The acquittal of Kirinyaga Governor Anne Waiguru of impeachment charges by the Senate has given critics of President Uhuru Kenyatta new ammunition to attack his legacy agenda and the government’s resolve to fight corruption.
Governor Waiguru, a former powerful Cabinet minister perceived to be close to President Kenyatta, survived the two-day impeachment trial after an 11-member Senate Committee ruled that the county assembly—her accusers—had failed to prove any of the charges against the governor.
In her final remarks before the Senate Committee on June 24, Ms Waiguru sought to link her impeachment to political proxy wars because of her loyalty to President Kenyatta and support for his constitutional reforms agenda under the Building Bridges Initiative (BBI).

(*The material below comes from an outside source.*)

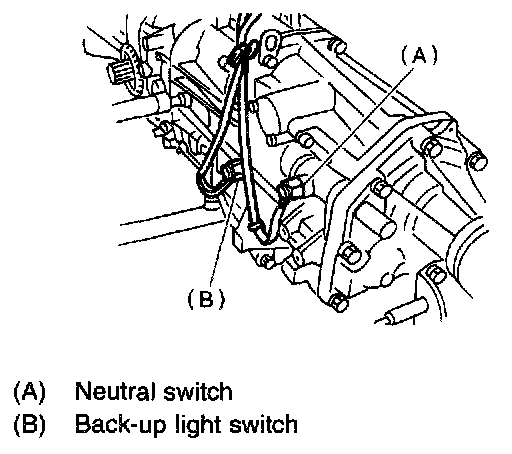 (A)

(B)

(A) Neutral switch
(B) Back-up light switch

But Ms Waiguru’s acquittal, coming weeks after President Kenyatta orchestrated changes to the ruling Jubilee Coalition’s leadership in parliament and senate, has entrenched the perceptions that a friendly committee had been set up to undertake a whitewash for political reasons regardless of the validity of allegations of corruption and abuse of office.
The pro-Ruto camp in the senate opposed the establishment of a committee to handle the impeachment against Ms Waiguru, arguing for a plenary hearing similar to the one that removed former Kiambu governor Ferdinand Waititu from office in January.